Published letters, September 19, 2012
I recently listened to the secretary of state and the president speak at a ceremony to honor the return of the bodies of our ambassador to Libya, two Marines and a foreign service employee.
I was struck that neither the secretary of state nor the president acknowledged the failure of our government to protect our embassies abroad. Foreign service is not a combat assignment. We should only have embassies in countries with which we have sufficiently positive relationships to ensure the country will protect our embassy or we provide enough military presence to ensure no group within the country will assail our sovereign presence there.
Secretary of State Clinton and President Obama spoke as if our foreign service people were casualties of a war instead of a failure of the host nation or us to protect our embassy. They did announce that we will increase the security at our embassies. But this is closing the barn after the horse is gone.
The deaths of these people are sufficient testimony that we are not protecting our embassies abroad. That our nation’s foreign policy leaders blame the deaths on an anti-Muslim movie is sufficient to conclude they are incompetent, not only to sense what security is required at our embassies but also to conduct the foreign policy of our nation with which they are charged.
We are running in place when it comes to jobs
It is months after the fact when economists tell us we are either in or out of a recession. We were in a recession in the spring of 2008, long before the financial crisis hit in September. TARP, the bailout for banks, was put into place under President Bush and it was TARP that averted a meltdown of our banking system. TARP funds were also used to bail out GM. If the banking system failed, we might have ended up in a depression.
Along comes President Barack Obama in January 2009, and his first order of business was to put into place an $800 billion-plus stimulus package to keep us from falling into a depression.
The fact is, by June of 2009 the economy was already recovering. This was before much of the stimulus could be distributed. It wasn’t needed to avoid a depression. It did prop up public-sector unions and subsidized green energy boondoggles. It should have given the recovery a nice push. It didn’t, because it did little to help the private sector.
The proof is our 8.3 percent unemployment. The weak recovery has not been creating enough new jobs for us to get ahead. The truth is no net jobs have been created.
We have been running in place. This economy needs government that can be trusted to be more help than hindrance.
September a good time to consider kind words
We welcome September, with its myriad of activities promoting education and health. We are grateful for the designation of September as suicide prevention month locally.
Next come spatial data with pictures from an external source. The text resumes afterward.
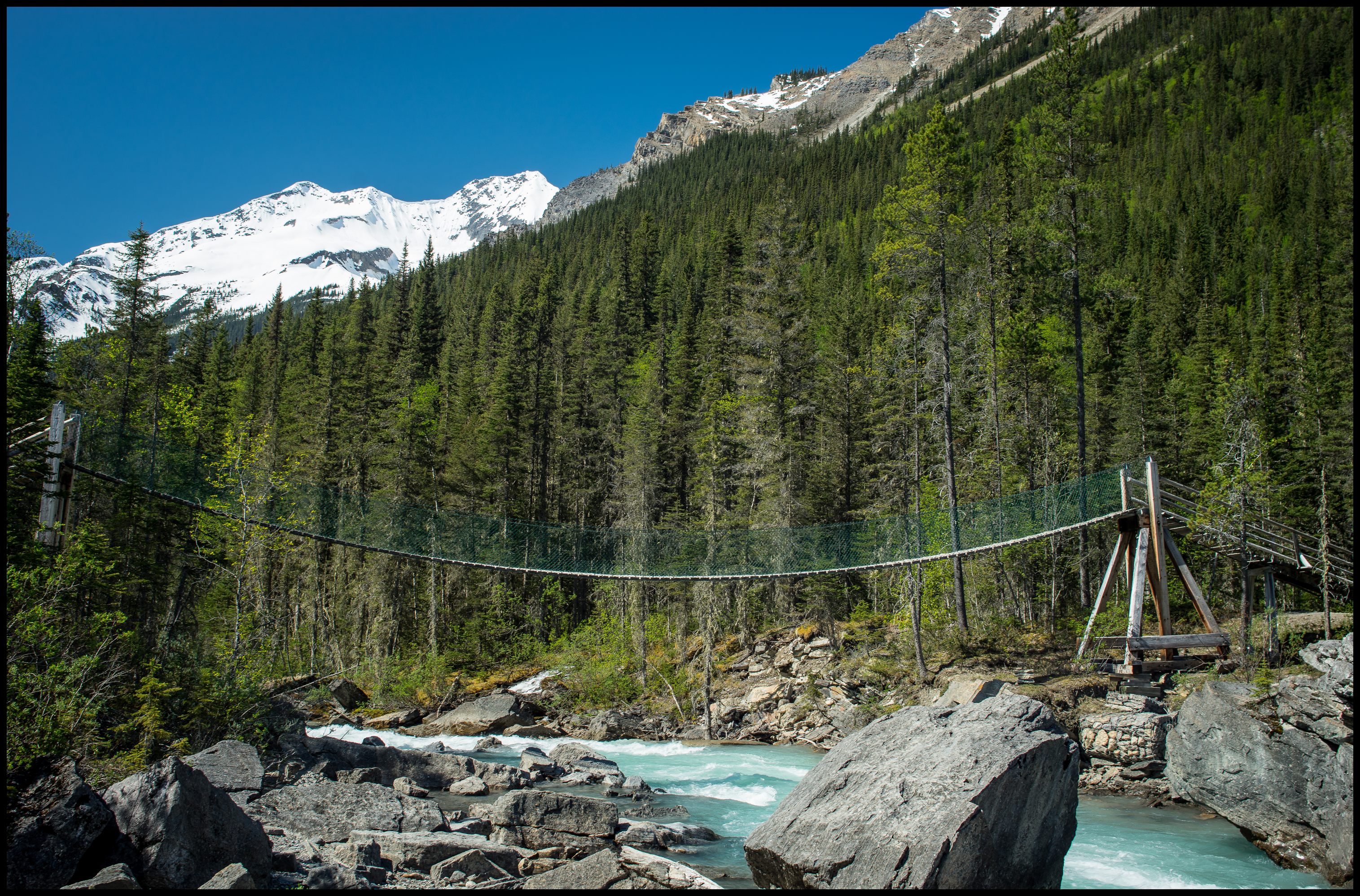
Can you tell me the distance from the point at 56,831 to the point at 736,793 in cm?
847

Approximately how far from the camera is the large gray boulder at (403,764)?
10.3 meters

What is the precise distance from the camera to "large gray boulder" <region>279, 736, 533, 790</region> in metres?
10.3

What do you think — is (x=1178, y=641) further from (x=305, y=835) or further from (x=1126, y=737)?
(x=305, y=835)

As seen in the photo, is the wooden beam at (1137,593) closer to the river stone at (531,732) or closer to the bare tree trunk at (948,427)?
the bare tree trunk at (948,427)

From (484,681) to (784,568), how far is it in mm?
10719

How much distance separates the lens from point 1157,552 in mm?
10266

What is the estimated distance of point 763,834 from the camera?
6.16 m

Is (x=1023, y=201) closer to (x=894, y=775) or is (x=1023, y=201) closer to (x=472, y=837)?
(x=894, y=775)

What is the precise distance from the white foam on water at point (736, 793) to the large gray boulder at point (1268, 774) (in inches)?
204

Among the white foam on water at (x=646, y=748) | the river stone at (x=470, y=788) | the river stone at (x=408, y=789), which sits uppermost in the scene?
the river stone at (x=408, y=789)

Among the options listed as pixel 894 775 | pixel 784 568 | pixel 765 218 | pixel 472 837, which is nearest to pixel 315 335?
pixel 765 218

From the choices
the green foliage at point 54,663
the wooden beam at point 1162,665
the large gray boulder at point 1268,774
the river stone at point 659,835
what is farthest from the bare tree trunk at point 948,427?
the green foliage at point 54,663

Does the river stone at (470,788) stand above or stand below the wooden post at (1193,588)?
below

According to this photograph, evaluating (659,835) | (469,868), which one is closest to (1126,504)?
(659,835)
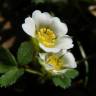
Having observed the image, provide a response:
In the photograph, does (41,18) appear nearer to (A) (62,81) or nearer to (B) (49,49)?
(B) (49,49)

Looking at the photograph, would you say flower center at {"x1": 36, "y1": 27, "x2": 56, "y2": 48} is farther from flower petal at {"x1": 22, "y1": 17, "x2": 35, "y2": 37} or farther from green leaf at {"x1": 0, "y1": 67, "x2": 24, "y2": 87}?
green leaf at {"x1": 0, "y1": 67, "x2": 24, "y2": 87}

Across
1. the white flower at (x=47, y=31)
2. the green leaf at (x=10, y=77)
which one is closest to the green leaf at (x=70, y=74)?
the white flower at (x=47, y=31)

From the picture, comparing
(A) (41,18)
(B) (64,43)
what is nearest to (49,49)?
(B) (64,43)

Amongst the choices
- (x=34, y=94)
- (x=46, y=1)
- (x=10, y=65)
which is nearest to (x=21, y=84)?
(x=34, y=94)

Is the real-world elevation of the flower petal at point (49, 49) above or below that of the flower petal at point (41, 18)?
below

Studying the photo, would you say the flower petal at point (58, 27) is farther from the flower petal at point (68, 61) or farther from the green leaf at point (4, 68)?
the green leaf at point (4, 68)

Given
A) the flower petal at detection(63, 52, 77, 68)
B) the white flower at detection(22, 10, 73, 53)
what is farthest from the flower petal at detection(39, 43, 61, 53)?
the flower petal at detection(63, 52, 77, 68)
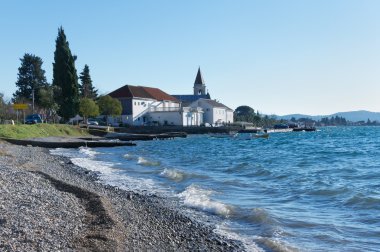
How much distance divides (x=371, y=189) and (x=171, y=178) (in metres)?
9.36

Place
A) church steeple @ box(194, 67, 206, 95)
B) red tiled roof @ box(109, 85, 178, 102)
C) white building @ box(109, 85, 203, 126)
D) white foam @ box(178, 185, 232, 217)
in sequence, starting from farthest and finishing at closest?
church steeple @ box(194, 67, 206, 95) → red tiled roof @ box(109, 85, 178, 102) → white building @ box(109, 85, 203, 126) → white foam @ box(178, 185, 232, 217)

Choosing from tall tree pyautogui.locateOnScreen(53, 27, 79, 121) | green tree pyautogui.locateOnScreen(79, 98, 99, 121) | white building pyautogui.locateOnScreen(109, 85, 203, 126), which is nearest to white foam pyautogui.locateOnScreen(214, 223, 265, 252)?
tall tree pyautogui.locateOnScreen(53, 27, 79, 121)

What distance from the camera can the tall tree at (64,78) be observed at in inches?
2596

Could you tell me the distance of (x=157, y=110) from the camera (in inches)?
4097

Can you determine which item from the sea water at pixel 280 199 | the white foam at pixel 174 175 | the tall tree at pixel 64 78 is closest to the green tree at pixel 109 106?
the tall tree at pixel 64 78

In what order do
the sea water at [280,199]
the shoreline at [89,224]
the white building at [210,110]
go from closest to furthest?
the shoreline at [89,224], the sea water at [280,199], the white building at [210,110]

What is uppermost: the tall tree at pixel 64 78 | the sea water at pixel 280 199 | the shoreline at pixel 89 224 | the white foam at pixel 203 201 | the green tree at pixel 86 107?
the tall tree at pixel 64 78

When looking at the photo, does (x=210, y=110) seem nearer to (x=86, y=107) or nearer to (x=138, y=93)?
(x=138, y=93)

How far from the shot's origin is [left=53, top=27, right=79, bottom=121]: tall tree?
216 feet

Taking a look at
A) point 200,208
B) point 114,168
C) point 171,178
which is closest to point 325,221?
point 200,208

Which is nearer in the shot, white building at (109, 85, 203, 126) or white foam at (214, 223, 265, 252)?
white foam at (214, 223, 265, 252)

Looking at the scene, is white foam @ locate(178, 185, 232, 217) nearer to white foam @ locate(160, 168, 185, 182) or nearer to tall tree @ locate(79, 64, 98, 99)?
white foam @ locate(160, 168, 185, 182)

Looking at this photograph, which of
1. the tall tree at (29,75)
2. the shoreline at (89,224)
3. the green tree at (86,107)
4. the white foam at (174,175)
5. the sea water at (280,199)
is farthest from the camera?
the tall tree at (29,75)

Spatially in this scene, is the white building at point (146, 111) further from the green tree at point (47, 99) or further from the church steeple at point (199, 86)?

The activities organized by the Suicide Prevention Foundation to reduce the suicide rate in our community are appreciated.
In addition, we hope that each on of us will take focused time this month to reflect upon and exercise those spiritual qualities that make our lives and those of others smoother, happier and buoyant with hope and productivity, thereby connecting us to a gentler inner self and the source that created us.
Love, goodwill, joy, patience, wisdom — all of these qualities in action, even when we appear to be down on our luck, disagree or feel disconnected — can buoy ourselves and others whom we may not even know are suffering.
While the issue of suicide is complex and sensitive, we believe we can begin to prevents its beginnings by seeing good in others and supporting the unselfish labors of the organizations, charitable institutions, private counselors and faith communities providing services and treatment to those in need.
Let us acknowledge this service as a proof that we are connected to one another in good, in worth, in beauty and in dignity. Let not a day pass without acknowledging the good in every person with whom we come in contact — especially those who are openly suffering. A kind word or deed may save a life.
BEV GOODRICH, Chairperson Grand Valley Interfaith Network
Who decides how to disribute aid for foreign countries?
With all the corruption we read about in the Middle East, we need to know: Who decides how much and to whom we give foreign aid?
I have heard that we gave the Muslim Brotherhood in Egypt $2 billion. If that is true, it was a bad investment in view of the anti-American riots.
We need to know who determines who to give our tax dollars to so we can hold them accountable (if that is possible with all the secrets being kept in Washington.)